─── PROVIDED TEXT

Kevin Blanchard over at the Advocate reports that a franchise agreement between LUS and the Lafayette Consolidated Government (LCG) will be introduced at this Tuesday’s City-Parish Council meeting.
While it is 1) technical, 2) presented as an uninteresting “me too” copy of Cox’s, and 3) no doubt a terminally boring read this will be extremely important to Lafayette consumers and citizens—try not to let this slide by you. To understand why the franchise agreement is big deal and what shapes it I’ll have to provide some background from both the state and federal levels. Stick with it: It will have a lot to do with how much you pay for cable and internet—and it will have a huge effect on City-Parish revenues with an indirect effect on how much tax you have to pay for basic local government services. (This document should every bit as important to you as a sales or property tax ordinance–and will probably have a bigger effect on Lafayette’s future than any single tax ordinance ever has.)
As Blanchard points out, the oddity in this agreement is that it will require LUS to pay itself (for attaching to its own poles) and to pay its parent organization (LCG) a fee to access its own customers over the rights of way LCG owns.
That does sound a bit strange doesn’t it? Why bother? Doesn’t this just introduce odd inefficiencies and distort costs?
Yes, it does — and it is intended to. On to the story behind the story.

──────

**OBJECTIVES**:
1. According to the commentary on the LUS franchise agreement, at what meeting will the agreement be introduced?
2. Say whether each statement agrees with the commentary on the LUS franchise agreement, and support each answer with the deciding words quoted from it.
(a) The agreement will make LUS pay itself for attaching to its own poles.
(b) The agreement is presented as an original design, unlike Cox’s.
(c) The writer says the agreement will not affect City-Parish revenues.
3. Write the next part of the commentary on the LUS franchise agreement, beginning after its last sentence.

─── DATA EXTRACT

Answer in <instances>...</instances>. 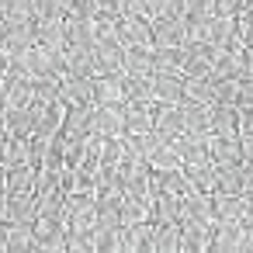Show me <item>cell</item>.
I'll return each instance as SVG.
<instances>
[{
	"mask_svg": "<svg viewBox=\"0 0 253 253\" xmlns=\"http://www.w3.org/2000/svg\"><path fill=\"white\" fill-rule=\"evenodd\" d=\"M0 39H4V18H0Z\"/></svg>",
	"mask_w": 253,
	"mask_h": 253,
	"instance_id": "db71d44e",
	"label": "cell"
},
{
	"mask_svg": "<svg viewBox=\"0 0 253 253\" xmlns=\"http://www.w3.org/2000/svg\"><path fill=\"white\" fill-rule=\"evenodd\" d=\"M153 253H180V229L177 225H156Z\"/></svg>",
	"mask_w": 253,
	"mask_h": 253,
	"instance_id": "e575fe53",
	"label": "cell"
},
{
	"mask_svg": "<svg viewBox=\"0 0 253 253\" xmlns=\"http://www.w3.org/2000/svg\"><path fill=\"white\" fill-rule=\"evenodd\" d=\"M94 191H70L63 198V225L66 229H94Z\"/></svg>",
	"mask_w": 253,
	"mask_h": 253,
	"instance_id": "6da1fadb",
	"label": "cell"
},
{
	"mask_svg": "<svg viewBox=\"0 0 253 253\" xmlns=\"http://www.w3.org/2000/svg\"><path fill=\"white\" fill-rule=\"evenodd\" d=\"M184 97L201 101V104H211L215 101V87H211L208 77H184Z\"/></svg>",
	"mask_w": 253,
	"mask_h": 253,
	"instance_id": "d590c367",
	"label": "cell"
},
{
	"mask_svg": "<svg viewBox=\"0 0 253 253\" xmlns=\"http://www.w3.org/2000/svg\"><path fill=\"white\" fill-rule=\"evenodd\" d=\"M4 250H35V239H32V225H7V239H4Z\"/></svg>",
	"mask_w": 253,
	"mask_h": 253,
	"instance_id": "74e56055",
	"label": "cell"
},
{
	"mask_svg": "<svg viewBox=\"0 0 253 253\" xmlns=\"http://www.w3.org/2000/svg\"><path fill=\"white\" fill-rule=\"evenodd\" d=\"M122 225H132V222H153V198L149 194H122Z\"/></svg>",
	"mask_w": 253,
	"mask_h": 253,
	"instance_id": "ac0fdd59",
	"label": "cell"
},
{
	"mask_svg": "<svg viewBox=\"0 0 253 253\" xmlns=\"http://www.w3.org/2000/svg\"><path fill=\"white\" fill-rule=\"evenodd\" d=\"M211 0H184V21H187V32H201L211 18Z\"/></svg>",
	"mask_w": 253,
	"mask_h": 253,
	"instance_id": "d6a6232c",
	"label": "cell"
},
{
	"mask_svg": "<svg viewBox=\"0 0 253 253\" xmlns=\"http://www.w3.org/2000/svg\"><path fill=\"white\" fill-rule=\"evenodd\" d=\"M153 101L180 104L184 101V73H153Z\"/></svg>",
	"mask_w": 253,
	"mask_h": 253,
	"instance_id": "4fadbf2b",
	"label": "cell"
},
{
	"mask_svg": "<svg viewBox=\"0 0 253 253\" xmlns=\"http://www.w3.org/2000/svg\"><path fill=\"white\" fill-rule=\"evenodd\" d=\"M153 128L170 142L173 135L184 132V118H180V104H163V101H153Z\"/></svg>",
	"mask_w": 253,
	"mask_h": 253,
	"instance_id": "30bf717a",
	"label": "cell"
},
{
	"mask_svg": "<svg viewBox=\"0 0 253 253\" xmlns=\"http://www.w3.org/2000/svg\"><path fill=\"white\" fill-rule=\"evenodd\" d=\"M208 128L211 135H239V115L236 104H208Z\"/></svg>",
	"mask_w": 253,
	"mask_h": 253,
	"instance_id": "9a60e30c",
	"label": "cell"
},
{
	"mask_svg": "<svg viewBox=\"0 0 253 253\" xmlns=\"http://www.w3.org/2000/svg\"><path fill=\"white\" fill-rule=\"evenodd\" d=\"M4 132H7V135H21V139H28V135L35 132V115H32L28 108H14V104H7Z\"/></svg>",
	"mask_w": 253,
	"mask_h": 253,
	"instance_id": "f1b7e54d",
	"label": "cell"
},
{
	"mask_svg": "<svg viewBox=\"0 0 253 253\" xmlns=\"http://www.w3.org/2000/svg\"><path fill=\"white\" fill-rule=\"evenodd\" d=\"M90 132H94V135H101V139L122 135V108H115V104H94Z\"/></svg>",
	"mask_w": 253,
	"mask_h": 253,
	"instance_id": "5bb4252c",
	"label": "cell"
},
{
	"mask_svg": "<svg viewBox=\"0 0 253 253\" xmlns=\"http://www.w3.org/2000/svg\"><path fill=\"white\" fill-rule=\"evenodd\" d=\"M243 194H253V163H243Z\"/></svg>",
	"mask_w": 253,
	"mask_h": 253,
	"instance_id": "681fc988",
	"label": "cell"
},
{
	"mask_svg": "<svg viewBox=\"0 0 253 253\" xmlns=\"http://www.w3.org/2000/svg\"><path fill=\"white\" fill-rule=\"evenodd\" d=\"M35 42L45 45V49L66 52V18H45V21H35Z\"/></svg>",
	"mask_w": 253,
	"mask_h": 253,
	"instance_id": "e0dca14e",
	"label": "cell"
},
{
	"mask_svg": "<svg viewBox=\"0 0 253 253\" xmlns=\"http://www.w3.org/2000/svg\"><path fill=\"white\" fill-rule=\"evenodd\" d=\"M153 128V101H128L122 108V135H146Z\"/></svg>",
	"mask_w": 253,
	"mask_h": 253,
	"instance_id": "8992f818",
	"label": "cell"
},
{
	"mask_svg": "<svg viewBox=\"0 0 253 253\" xmlns=\"http://www.w3.org/2000/svg\"><path fill=\"white\" fill-rule=\"evenodd\" d=\"M122 135H111V139H104L101 142V167H118V160H122Z\"/></svg>",
	"mask_w": 253,
	"mask_h": 253,
	"instance_id": "60d3db41",
	"label": "cell"
},
{
	"mask_svg": "<svg viewBox=\"0 0 253 253\" xmlns=\"http://www.w3.org/2000/svg\"><path fill=\"white\" fill-rule=\"evenodd\" d=\"M122 73H139L149 77L153 73V45L139 42V45H125V70Z\"/></svg>",
	"mask_w": 253,
	"mask_h": 253,
	"instance_id": "83f0119b",
	"label": "cell"
},
{
	"mask_svg": "<svg viewBox=\"0 0 253 253\" xmlns=\"http://www.w3.org/2000/svg\"><path fill=\"white\" fill-rule=\"evenodd\" d=\"M4 187H7V194H32V191H35V167H32V163H14V167H7Z\"/></svg>",
	"mask_w": 253,
	"mask_h": 253,
	"instance_id": "484cf974",
	"label": "cell"
},
{
	"mask_svg": "<svg viewBox=\"0 0 253 253\" xmlns=\"http://www.w3.org/2000/svg\"><path fill=\"white\" fill-rule=\"evenodd\" d=\"M184 215V205L177 194H156L153 198V222L156 225H177Z\"/></svg>",
	"mask_w": 253,
	"mask_h": 253,
	"instance_id": "4316f807",
	"label": "cell"
},
{
	"mask_svg": "<svg viewBox=\"0 0 253 253\" xmlns=\"http://www.w3.org/2000/svg\"><path fill=\"white\" fill-rule=\"evenodd\" d=\"M211 87H215V101H218V104H236V94H239V84H236V80H215ZM215 101H211V104H215Z\"/></svg>",
	"mask_w": 253,
	"mask_h": 253,
	"instance_id": "b9f144b4",
	"label": "cell"
},
{
	"mask_svg": "<svg viewBox=\"0 0 253 253\" xmlns=\"http://www.w3.org/2000/svg\"><path fill=\"white\" fill-rule=\"evenodd\" d=\"M63 135V160H66V167H80V160H84V135H66V132H59Z\"/></svg>",
	"mask_w": 253,
	"mask_h": 253,
	"instance_id": "f35d334b",
	"label": "cell"
},
{
	"mask_svg": "<svg viewBox=\"0 0 253 253\" xmlns=\"http://www.w3.org/2000/svg\"><path fill=\"white\" fill-rule=\"evenodd\" d=\"M239 149H243V163H253V135H239Z\"/></svg>",
	"mask_w": 253,
	"mask_h": 253,
	"instance_id": "c3c4849f",
	"label": "cell"
},
{
	"mask_svg": "<svg viewBox=\"0 0 253 253\" xmlns=\"http://www.w3.org/2000/svg\"><path fill=\"white\" fill-rule=\"evenodd\" d=\"M149 32H153V45H180L184 35H187V21H184V14L180 18H160V14H153L149 18Z\"/></svg>",
	"mask_w": 253,
	"mask_h": 253,
	"instance_id": "5b68a950",
	"label": "cell"
},
{
	"mask_svg": "<svg viewBox=\"0 0 253 253\" xmlns=\"http://www.w3.org/2000/svg\"><path fill=\"white\" fill-rule=\"evenodd\" d=\"M32 239H35V250H66V225H63V218L35 215Z\"/></svg>",
	"mask_w": 253,
	"mask_h": 253,
	"instance_id": "3957f363",
	"label": "cell"
},
{
	"mask_svg": "<svg viewBox=\"0 0 253 253\" xmlns=\"http://www.w3.org/2000/svg\"><path fill=\"white\" fill-rule=\"evenodd\" d=\"M243 70L253 73V49H243Z\"/></svg>",
	"mask_w": 253,
	"mask_h": 253,
	"instance_id": "816d5d0a",
	"label": "cell"
},
{
	"mask_svg": "<svg viewBox=\"0 0 253 253\" xmlns=\"http://www.w3.org/2000/svg\"><path fill=\"white\" fill-rule=\"evenodd\" d=\"M180 45H153V73H180Z\"/></svg>",
	"mask_w": 253,
	"mask_h": 253,
	"instance_id": "4dcf8cb0",
	"label": "cell"
},
{
	"mask_svg": "<svg viewBox=\"0 0 253 253\" xmlns=\"http://www.w3.org/2000/svg\"><path fill=\"white\" fill-rule=\"evenodd\" d=\"M122 14H132V18H153V0H122Z\"/></svg>",
	"mask_w": 253,
	"mask_h": 253,
	"instance_id": "ee69618b",
	"label": "cell"
},
{
	"mask_svg": "<svg viewBox=\"0 0 253 253\" xmlns=\"http://www.w3.org/2000/svg\"><path fill=\"white\" fill-rule=\"evenodd\" d=\"M94 14L118 18V14H122V0H94Z\"/></svg>",
	"mask_w": 253,
	"mask_h": 253,
	"instance_id": "bcb514c9",
	"label": "cell"
},
{
	"mask_svg": "<svg viewBox=\"0 0 253 253\" xmlns=\"http://www.w3.org/2000/svg\"><path fill=\"white\" fill-rule=\"evenodd\" d=\"M208 153H211V163H215V167L243 163L239 135H208Z\"/></svg>",
	"mask_w": 253,
	"mask_h": 253,
	"instance_id": "2e32d148",
	"label": "cell"
},
{
	"mask_svg": "<svg viewBox=\"0 0 253 253\" xmlns=\"http://www.w3.org/2000/svg\"><path fill=\"white\" fill-rule=\"evenodd\" d=\"M215 191H225V194H243V163L215 167Z\"/></svg>",
	"mask_w": 253,
	"mask_h": 253,
	"instance_id": "1f68e13d",
	"label": "cell"
},
{
	"mask_svg": "<svg viewBox=\"0 0 253 253\" xmlns=\"http://www.w3.org/2000/svg\"><path fill=\"white\" fill-rule=\"evenodd\" d=\"M180 205H184V218L201 222V225H211V222H215V218H211V194L187 191V194L180 198Z\"/></svg>",
	"mask_w": 253,
	"mask_h": 253,
	"instance_id": "cb8c5ba5",
	"label": "cell"
},
{
	"mask_svg": "<svg viewBox=\"0 0 253 253\" xmlns=\"http://www.w3.org/2000/svg\"><path fill=\"white\" fill-rule=\"evenodd\" d=\"M59 101L66 104H94V90H90V77L80 73H63L59 77Z\"/></svg>",
	"mask_w": 253,
	"mask_h": 253,
	"instance_id": "ba28073f",
	"label": "cell"
},
{
	"mask_svg": "<svg viewBox=\"0 0 253 253\" xmlns=\"http://www.w3.org/2000/svg\"><path fill=\"white\" fill-rule=\"evenodd\" d=\"M115 32L122 45H153V32H149V18H132V14H118L115 18Z\"/></svg>",
	"mask_w": 253,
	"mask_h": 253,
	"instance_id": "52a82bcc",
	"label": "cell"
},
{
	"mask_svg": "<svg viewBox=\"0 0 253 253\" xmlns=\"http://www.w3.org/2000/svg\"><path fill=\"white\" fill-rule=\"evenodd\" d=\"M153 14H160V18H180L184 14V0H153Z\"/></svg>",
	"mask_w": 253,
	"mask_h": 253,
	"instance_id": "f6af8a7d",
	"label": "cell"
},
{
	"mask_svg": "<svg viewBox=\"0 0 253 253\" xmlns=\"http://www.w3.org/2000/svg\"><path fill=\"white\" fill-rule=\"evenodd\" d=\"M4 239H7V222L0 218V250H4Z\"/></svg>",
	"mask_w": 253,
	"mask_h": 253,
	"instance_id": "f5cc1de1",
	"label": "cell"
},
{
	"mask_svg": "<svg viewBox=\"0 0 253 253\" xmlns=\"http://www.w3.org/2000/svg\"><path fill=\"white\" fill-rule=\"evenodd\" d=\"M122 87H125V104L128 101H153V73L149 77H139V73H122Z\"/></svg>",
	"mask_w": 253,
	"mask_h": 253,
	"instance_id": "f546056e",
	"label": "cell"
},
{
	"mask_svg": "<svg viewBox=\"0 0 253 253\" xmlns=\"http://www.w3.org/2000/svg\"><path fill=\"white\" fill-rule=\"evenodd\" d=\"M236 4L239 0H211V11L215 14H236Z\"/></svg>",
	"mask_w": 253,
	"mask_h": 253,
	"instance_id": "7dc6e473",
	"label": "cell"
},
{
	"mask_svg": "<svg viewBox=\"0 0 253 253\" xmlns=\"http://www.w3.org/2000/svg\"><path fill=\"white\" fill-rule=\"evenodd\" d=\"M0 139H4V135H0Z\"/></svg>",
	"mask_w": 253,
	"mask_h": 253,
	"instance_id": "11a10c76",
	"label": "cell"
},
{
	"mask_svg": "<svg viewBox=\"0 0 253 253\" xmlns=\"http://www.w3.org/2000/svg\"><path fill=\"white\" fill-rule=\"evenodd\" d=\"M236 14H243V18H253V0H239V4H236Z\"/></svg>",
	"mask_w": 253,
	"mask_h": 253,
	"instance_id": "f907efd6",
	"label": "cell"
},
{
	"mask_svg": "<svg viewBox=\"0 0 253 253\" xmlns=\"http://www.w3.org/2000/svg\"><path fill=\"white\" fill-rule=\"evenodd\" d=\"M208 70H211V56H184L180 59L184 77H208Z\"/></svg>",
	"mask_w": 253,
	"mask_h": 253,
	"instance_id": "ab89813d",
	"label": "cell"
},
{
	"mask_svg": "<svg viewBox=\"0 0 253 253\" xmlns=\"http://www.w3.org/2000/svg\"><path fill=\"white\" fill-rule=\"evenodd\" d=\"M191 187H187V180H184V173L180 170H153V184H149V194L156 198V194H177V198H184Z\"/></svg>",
	"mask_w": 253,
	"mask_h": 253,
	"instance_id": "44dd1931",
	"label": "cell"
},
{
	"mask_svg": "<svg viewBox=\"0 0 253 253\" xmlns=\"http://www.w3.org/2000/svg\"><path fill=\"white\" fill-rule=\"evenodd\" d=\"M94 250H101V253H118V250H125V225H115V229L94 225Z\"/></svg>",
	"mask_w": 253,
	"mask_h": 253,
	"instance_id": "836d02e7",
	"label": "cell"
},
{
	"mask_svg": "<svg viewBox=\"0 0 253 253\" xmlns=\"http://www.w3.org/2000/svg\"><path fill=\"white\" fill-rule=\"evenodd\" d=\"M90 118H94V104H66L63 115V132L66 135H90Z\"/></svg>",
	"mask_w": 253,
	"mask_h": 253,
	"instance_id": "ffe728a7",
	"label": "cell"
},
{
	"mask_svg": "<svg viewBox=\"0 0 253 253\" xmlns=\"http://www.w3.org/2000/svg\"><path fill=\"white\" fill-rule=\"evenodd\" d=\"M66 18H94V0H63Z\"/></svg>",
	"mask_w": 253,
	"mask_h": 253,
	"instance_id": "7bdbcfd3",
	"label": "cell"
},
{
	"mask_svg": "<svg viewBox=\"0 0 253 253\" xmlns=\"http://www.w3.org/2000/svg\"><path fill=\"white\" fill-rule=\"evenodd\" d=\"M180 118H184V132H191V135H211V128H208V104L184 97L180 101Z\"/></svg>",
	"mask_w": 253,
	"mask_h": 253,
	"instance_id": "d6986e66",
	"label": "cell"
},
{
	"mask_svg": "<svg viewBox=\"0 0 253 253\" xmlns=\"http://www.w3.org/2000/svg\"><path fill=\"white\" fill-rule=\"evenodd\" d=\"M194 35H205L215 49H243L239 45V32H236V14H211L208 25Z\"/></svg>",
	"mask_w": 253,
	"mask_h": 253,
	"instance_id": "7a4b0ae2",
	"label": "cell"
},
{
	"mask_svg": "<svg viewBox=\"0 0 253 253\" xmlns=\"http://www.w3.org/2000/svg\"><path fill=\"white\" fill-rule=\"evenodd\" d=\"M146 163H149V170H180V156H177V149L170 142H163Z\"/></svg>",
	"mask_w": 253,
	"mask_h": 253,
	"instance_id": "8d00e7d4",
	"label": "cell"
},
{
	"mask_svg": "<svg viewBox=\"0 0 253 253\" xmlns=\"http://www.w3.org/2000/svg\"><path fill=\"white\" fill-rule=\"evenodd\" d=\"M35 215H39L35 194H7V205H4V222L7 225H32Z\"/></svg>",
	"mask_w": 253,
	"mask_h": 253,
	"instance_id": "7c38bea8",
	"label": "cell"
},
{
	"mask_svg": "<svg viewBox=\"0 0 253 253\" xmlns=\"http://www.w3.org/2000/svg\"><path fill=\"white\" fill-rule=\"evenodd\" d=\"M184 180L191 191H201V194H215V163H194V167H180Z\"/></svg>",
	"mask_w": 253,
	"mask_h": 253,
	"instance_id": "d4e9b609",
	"label": "cell"
},
{
	"mask_svg": "<svg viewBox=\"0 0 253 253\" xmlns=\"http://www.w3.org/2000/svg\"><path fill=\"white\" fill-rule=\"evenodd\" d=\"M211 218L215 222H239L243 218V194L215 191L211 194Z\"/></svg>",
	"mask_w": 253,
	"mask_h": 253,
	"instance_id": "7402d4cb",
	"label": "cell"
},
{
	"mask_svg": "<svg viewBox=\"0 0 253 253\" xmlns=\"http://www.w3.org/2000/svg\"><path fill=\"white\" fill-rule=\"evenodd\" d=\"M156 222H132L125 225V253H153Z\"/></svg>",
	"mask_w": 253,
	"mask_h": 253,
	"instance_id": "603a6c76",
	"label": "cell"
},
{
	"mask_svg": "<svg viewBox=\"0 0 253 253\" xmlns=\"http://www.w3.org/2000/svg\"><path fill=\"white\" fill-rule=\"evenodd\" d=\"M63 115H66V101L52 97L42 104V111L35 115V132L32 135H42V139H52L56 132H63Z\"/></svg>",
	"mask_w": 253,
	"mask_h": 253,
	"instance_id": "9c48e42d",
	"label": "cell"
},
{
	"mask_svg": "<svg viewBox=\"0 0 253 253\" xmlns=\"http://www.w3.org/2000/svg\"><path fill=\"white\" fill-rule=\"evenodd\" d=\"M90 90H94V104H115V108H125L122 73H94V77H90Z\"/></svg>",
	"mask_w": 253,
	"mask_h": 253,
	"instance_id": "277c9868",
	"label": "cell"
},
{
	"mask_svg": "<svg viewBox=\"0 0 253 253\" xmlns=\"http://www.w3.org/2000/svg\"><path fill=\"white\" fill-rule=\"evenodd\" d=\"M211 225H201V222H191V218L180 215V222H177V229H180V250L184 253H205L208 243H211Z\"/></svg>",
	"mask_w": 253,
	"mask_h": 253,
	"instance_id": "8fae6325",
	"label": "cell"
}]
</instances>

──────

**RESPONSE LIST**:
1. At this Tuesday’s City-Parish Council meeting.

2.
(a) Yes: "it will require LUS to pay itself (for attaching to its own poles)"
(b) No: "presented as an uninteresting “me too” copy of Cox’s"
(c) No: "it will have a huge effect on City-Parish revenues"

3.
Some State of Louisiana Background:
Loyal readers will recall (1,2,3) that BellSouth (now AT&T) and Cox pushed a law through the Louisiana legislature back in ’04 shortly after LUS announced its intentions to build a fiber-optic network. That law was intended to stop Lafayette from building a network at all. That story is a long and ugly tale of corporate lobbying and legislative foolishness that LPF covered extensively. Luckily Governor Blanco forced a compromise on the legislature that let Lafayette go forward — but the rewritten-by-committee bill left Lafayette open to legal challenges and imposed a minefield of restrictions and regulations that apply only to municipal telecom utilities. Regulations, that is, that apply only to Lafayette.
Flying the flag of “free enterprise” the two enormously powerful wireline cable and phone monopoly enterprises played the poor-me role of disadvantaged competitors who needed protection from the competition threatened by the city of Lafayette’s local electrical, water, and sewer utility. Lousisiana’s legislature rushed to protect them from this threat. Prior to this law LUS and Lafayette could have simply started up a utility in this area–as it can in electricity or sewerage or natural gas–without any heavy-handed restriction by the state. There would have been no legal basis for a lawsuit to try and prevent it and no way to impose special costs or regulation only on a utility owned by the people of Lafayette. The Louisiana “Fair” Competition Act changed that.
The law provides for a way to drive up the “paper” costs and a regulatory mechanism for ensuring that those higher costs are actually paid by the customers of LUS’ Fiber division. LUS is required to, for instance, pay itself a fee for the use of its own poles and the rights of way that the community owns that is the same as it or the city would charge private companies. (Note that LUS already bears the real cost of building, maintaining, and replacing that property and that those costs are not subtracted from these state-imposed fees. We, and only we, pay twice.) These pay-it-to-yourself “costs” would merely be the silly imposition of a paper shuffle if the state had not required that those costs be passed on to the customer. But that is what the law does.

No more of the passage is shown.